**Instruction a:** Reproduce the passage of the summary on radiation from accelerated charges, from "Discussion Character" up to and including "by special relativity.".

**Source:**
The discussion centers on the phenomenon of radiation from accelerated charges, particularly in the context of the equivalence principle. Participants explore the relationship between electromagnetic radiation, general relativity, and classical electrodynamics, questioning why standard electromagnetic texts do not adequately address this topic.

Discussion Character

  • Exploratory
  • Technical explanation
  • Debate/contested

Main Points Raised

  • Some participants suggest that the radiation from accelerated charges may be related to complex aspects of the Lorentz-Dirac equation and quantum electrodynamics (QED).
  • One participant notes that radiation involves multipoles, which are extended objects, and questions how this relates to the local nature of the equivalence principle.
  • Another participant argues that while a charge in a freely falling frame experiences acceleration, the surrounding field remains influenced by gravity, complicating the application of Maxwell's equations.
  • A different viewpoint emphasizes that the Larmor formula can be applied to accelerated particles without needing general relativity, suggesting that standard radiation phenomena are adequately described by special relativity.

**Instruction b:** Output the lines of the records below as a JSON list of strings, one string per line, leaving out blank lines.

**Dataset extract:**
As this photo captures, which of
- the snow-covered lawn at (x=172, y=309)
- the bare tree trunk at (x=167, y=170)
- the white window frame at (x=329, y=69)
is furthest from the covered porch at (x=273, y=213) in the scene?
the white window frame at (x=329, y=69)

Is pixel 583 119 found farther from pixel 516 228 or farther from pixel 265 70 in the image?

**Response a:**
Discussion Character

  • Exploratory
  • Technical explanation
  • Debate/contested

Main Points Raised

  • Some participants suggest that the radiation from accelerated charges may be related to complex aspects of the Lorentz-Dirac equation and quantum electrodynamics (QED).
  • One participant notes that radiation involves multipoles, which are extended objects, and questions how this relates to the local nature of the equivalence principle.
  • Another participant argues that while a charge in a freely falling frame experiences acceleration, the surrounding field remains influenced by gravity, complicating the application of Maxwell's equations.
  • A different viewpoint emphasizes that the Larmor formula can be applied to accelerated particles without needing general relativity, suggesting that standard radiation phenomena are adequately described by special relativity.

**Response b:**
[
  "As this photo captures, which of",
  "- the snow-covered lawn at (x=172, y=309)",
  "- the bare tree trunk at (x=167, y=170)",
  "- the white window frame at (x=329, y=69)",
  "is furthest from the covered porch at (x=273, y=213) in the scene?",
  "the white window frame at (x=329, y=69)",
  "Is pixel 583 119 found farther from pixel 516 228 or farther from pixel 265 70 in the image?"
]